Entries on spatial positioning:
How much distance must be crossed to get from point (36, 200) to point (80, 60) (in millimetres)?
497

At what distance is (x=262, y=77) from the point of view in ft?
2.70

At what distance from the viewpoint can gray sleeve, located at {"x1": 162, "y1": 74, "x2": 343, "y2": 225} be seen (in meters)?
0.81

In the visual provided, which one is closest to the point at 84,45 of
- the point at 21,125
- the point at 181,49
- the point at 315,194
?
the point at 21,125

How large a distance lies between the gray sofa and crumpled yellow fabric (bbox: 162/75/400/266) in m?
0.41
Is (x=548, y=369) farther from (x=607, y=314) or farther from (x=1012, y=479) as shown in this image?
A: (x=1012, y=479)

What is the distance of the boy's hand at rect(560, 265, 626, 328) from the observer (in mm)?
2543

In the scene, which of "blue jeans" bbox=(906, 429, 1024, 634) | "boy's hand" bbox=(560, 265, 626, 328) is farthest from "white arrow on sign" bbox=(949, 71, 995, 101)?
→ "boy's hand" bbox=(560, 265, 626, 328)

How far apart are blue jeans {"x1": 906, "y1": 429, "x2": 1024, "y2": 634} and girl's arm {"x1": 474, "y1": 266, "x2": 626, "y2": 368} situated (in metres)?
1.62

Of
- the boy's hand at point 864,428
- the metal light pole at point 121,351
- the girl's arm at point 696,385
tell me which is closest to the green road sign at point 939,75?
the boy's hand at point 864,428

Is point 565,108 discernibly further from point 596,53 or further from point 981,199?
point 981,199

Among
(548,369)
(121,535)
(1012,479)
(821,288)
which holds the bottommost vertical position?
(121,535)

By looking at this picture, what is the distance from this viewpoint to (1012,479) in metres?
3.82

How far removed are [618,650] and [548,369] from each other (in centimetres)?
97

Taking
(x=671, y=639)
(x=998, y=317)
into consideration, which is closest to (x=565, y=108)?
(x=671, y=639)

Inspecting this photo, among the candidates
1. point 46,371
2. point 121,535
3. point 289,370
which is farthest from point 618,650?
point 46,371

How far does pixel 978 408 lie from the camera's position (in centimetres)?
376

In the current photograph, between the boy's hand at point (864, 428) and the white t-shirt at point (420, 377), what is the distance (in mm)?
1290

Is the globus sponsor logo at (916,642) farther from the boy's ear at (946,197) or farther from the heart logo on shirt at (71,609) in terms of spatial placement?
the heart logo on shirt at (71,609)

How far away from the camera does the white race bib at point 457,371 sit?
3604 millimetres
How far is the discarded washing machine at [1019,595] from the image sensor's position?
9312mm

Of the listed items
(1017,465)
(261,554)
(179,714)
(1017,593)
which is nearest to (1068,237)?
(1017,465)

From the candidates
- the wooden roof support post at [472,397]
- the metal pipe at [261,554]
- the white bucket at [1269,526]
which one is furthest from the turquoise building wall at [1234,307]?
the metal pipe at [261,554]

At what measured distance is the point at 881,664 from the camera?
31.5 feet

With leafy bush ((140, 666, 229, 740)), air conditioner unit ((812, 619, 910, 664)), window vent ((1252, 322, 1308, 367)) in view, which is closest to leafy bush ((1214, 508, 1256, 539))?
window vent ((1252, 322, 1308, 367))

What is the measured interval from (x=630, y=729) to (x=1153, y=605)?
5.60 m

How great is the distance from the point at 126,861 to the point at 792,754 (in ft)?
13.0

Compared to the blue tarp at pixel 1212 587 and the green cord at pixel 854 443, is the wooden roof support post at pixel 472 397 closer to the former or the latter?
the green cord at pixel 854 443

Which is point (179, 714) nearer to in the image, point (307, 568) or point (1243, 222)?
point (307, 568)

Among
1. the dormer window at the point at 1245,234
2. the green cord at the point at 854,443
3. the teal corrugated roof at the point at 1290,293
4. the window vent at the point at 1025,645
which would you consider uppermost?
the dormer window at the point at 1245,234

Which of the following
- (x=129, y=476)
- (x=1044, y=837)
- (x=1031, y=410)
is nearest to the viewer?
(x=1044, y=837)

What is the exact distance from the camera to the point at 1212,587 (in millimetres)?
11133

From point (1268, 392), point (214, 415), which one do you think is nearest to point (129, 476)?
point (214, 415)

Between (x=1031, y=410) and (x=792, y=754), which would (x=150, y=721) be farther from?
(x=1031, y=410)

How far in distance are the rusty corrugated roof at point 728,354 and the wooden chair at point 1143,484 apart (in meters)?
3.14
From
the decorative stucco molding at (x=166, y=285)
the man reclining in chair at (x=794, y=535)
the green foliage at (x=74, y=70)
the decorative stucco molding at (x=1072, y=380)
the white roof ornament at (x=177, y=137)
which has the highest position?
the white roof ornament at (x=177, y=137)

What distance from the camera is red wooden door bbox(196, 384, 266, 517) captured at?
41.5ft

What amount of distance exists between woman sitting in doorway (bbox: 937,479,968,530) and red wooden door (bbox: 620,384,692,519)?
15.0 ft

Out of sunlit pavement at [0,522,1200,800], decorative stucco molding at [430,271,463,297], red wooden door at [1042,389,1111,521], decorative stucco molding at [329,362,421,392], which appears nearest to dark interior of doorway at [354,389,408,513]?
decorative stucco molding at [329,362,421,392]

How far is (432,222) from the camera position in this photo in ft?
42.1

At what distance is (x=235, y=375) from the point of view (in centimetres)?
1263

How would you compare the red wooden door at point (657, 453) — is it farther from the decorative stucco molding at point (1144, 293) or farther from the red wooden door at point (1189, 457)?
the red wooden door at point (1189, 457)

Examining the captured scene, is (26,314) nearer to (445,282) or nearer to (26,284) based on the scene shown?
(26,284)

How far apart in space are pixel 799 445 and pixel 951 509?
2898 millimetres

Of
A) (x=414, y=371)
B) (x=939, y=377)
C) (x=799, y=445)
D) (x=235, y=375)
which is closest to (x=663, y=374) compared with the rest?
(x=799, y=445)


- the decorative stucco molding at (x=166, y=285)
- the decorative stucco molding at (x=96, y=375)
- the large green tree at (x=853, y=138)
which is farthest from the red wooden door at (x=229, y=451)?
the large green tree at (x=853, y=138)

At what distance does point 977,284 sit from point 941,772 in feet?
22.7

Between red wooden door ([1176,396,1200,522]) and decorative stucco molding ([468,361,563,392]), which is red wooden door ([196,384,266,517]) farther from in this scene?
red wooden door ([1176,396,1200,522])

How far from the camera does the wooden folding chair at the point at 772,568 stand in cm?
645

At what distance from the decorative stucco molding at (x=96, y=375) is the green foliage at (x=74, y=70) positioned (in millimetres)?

## OBJECTIVE
Reproduce only the lines between the line containing "What distance from the camera" and the last line of the records, those two lines included, exactly.

## WRITTEN ANSWER
What distance from the camera is red wooden door bbox(196, 384, 266, 517) captured at?
41.5ft

What amount of distance exists between woman sitting in doorway (bbox: 937,479,968,530) and red wooden door (bbox: 620,384,692,519)?
15.0 ft

Out of sunlit pavement at [0,522,1200,800], decorative stucco molding at [430,271,463,297], red wooden door at [1042,389,1111,521], decorative stucco molding at [329,362,421,392], which appears nearest to dark interior of doorway at [354,389,408,513]?
decorative stucco molding at [329,362,421,392]

How far is (432,222) from the camera position in this photo in ft?
42.1

At what distance is (x=235, y=375) from the point of view (in centimetres)?
1263

How would you compare the red wooden door at point (657, 453) — is it farther from the decorative stucco molding at point (1144, 293) or farther from the red wooden door at point (1189, 457)?
the red wooden door at point (1189, 457)

Examining the captured scene, is (26,314) nearer to (445,282) or nearer to (26,284) based on the scene shown?
(26,284)

How far apart in space are pixel 799 445 and pixel 951 509?
2898 millimetres

Of
A) (x=414, y=371)
B) (x=939, y=377)
C) (x=799, y=445)
D) (x=235, y=375)
which is closest to (x=663, y=374) compared with the rest?
(x=799, y=445)


- the decorative stucco molding at (x=166, y=285)
- the decorative stucco molding at (x=96, y=375)
- the large green tree at (x=853, y=138)
which is farthest from the red wooden door at (x=229, y=451)?
the large green tree at (x=853, y=138)

At what distance does point 977,284 sit from point 941,772 in feet?
22.7

Between red wooden door ([1176,396,1200,522]) and decorative stucco molding ([468,361,563,392]), which is red wooden door ([196,384,266,517]) farther from in this scene?
red wooden door ([1176,396,1200,522])

How far from the camera does the wooden folding chair at the point at 772,568 stand in cm?
645

At what distance from the decorative stucco molding at (x=96, y=375) is the green foliage at (x=74, y=70) positioned (in millimetres)?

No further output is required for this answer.